PROBLEMS TO WORK ON ::
1 - Reproduce the vegan food tips starting at "1. BRING VEGAN" and ending at "the GOOGLE, Luke.", swapping "salad" for "casserole".
2 - In the vegan food tips, which product is named as a possible exception for making a stuffing?

GIVEN PASSAGE ::
1. BRING VEGAN FOOD: often people will tell you it's
not necessary to bring anything, but I've found it's best to ignore
that advice and bring one, preferable at least two vegan dishes. It's
best (and safest) to have made them once before, unless you are very
skilled in the kitchen. I think it's rare that anyone would turn you
away at the front door for bringing food! Find out if you can bring a
big salad (with fresh veggies and a fine no-fat dressing). Find out if
there's something you can bring veganized. If nothing else, you'll
look less conspicuous with a full plate than one with some crudite sans
dressing and limp greens. Don't have a recipe? Use the GOOGLE, Luke.
2.
BRING FOOD THAT DOESN'T ATTEMPT TO MIMIC MEAT: with the possible
exception of "Gimme Lean Sausage" for making a stuffing (it's really
close to that ground up dead spiced pig taste and texture), I've found
that bringing meat analogues (particularly that odious and overpriced
"Tofurkey") invites people to miss the point. They focus on
contrasting the "fake" meat with the real, instead of relishing the
intermix of fresh vegetables, fruits, legumes, and grains. If fellow
guests are a bit more veg'n friendly than most, maybe seitan or tofu
done right (gravy counts), but think that out carefully. I tend to
think that incorporated IN a dish rather than as "steaks" or the like
is more likely to be accepted. Mom couldn't handle the TVP chunks in
an entree I brought once (but then, I pointed them out to her in
advance... bad move). Try to define yourself, if asked, by the
incredible variety of nature's bounty that you will eat rather than
that which you won't.

ENTRIES SUPPLIED ::

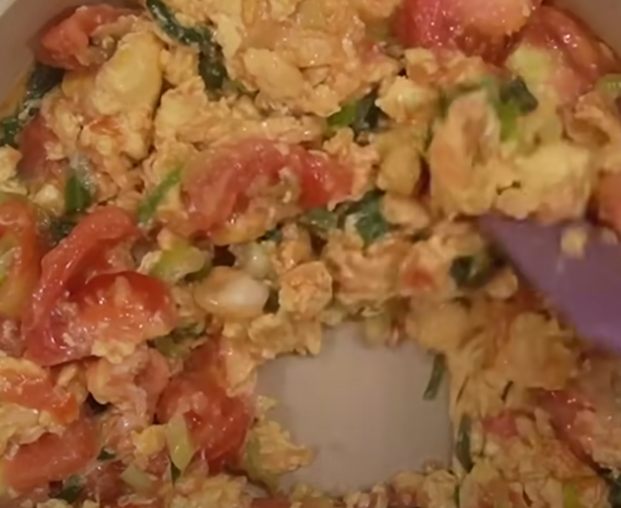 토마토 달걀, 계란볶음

* * *

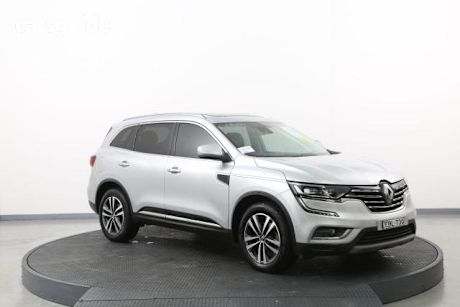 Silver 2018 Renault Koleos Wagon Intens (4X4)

ANSWERS BELOW ::
1 -
1. BRING VEGAN FOOD: often people will tell you it's
not necessary to bring anything, but I've found it's best to ignore
that advice and bring one, preferable at least two vegan dishes. It's
best (and safest) to have made them once before, unless you are very
skilled in the kitchen. I think it's rare that anyone would turn you
away at the front door for bringing food! Find out if you can bring a
big casserole (with fresh veggies and a fine no-fat dressing). Find out if
there's something you can bring veganized. If nothing else, you'll
look less conspicuous with a full plate than one with some crudite sans
dressing and limp greens. Don't have a recipe? Use the GOOGLE, Luke.

2 - Gimme Lean Sausage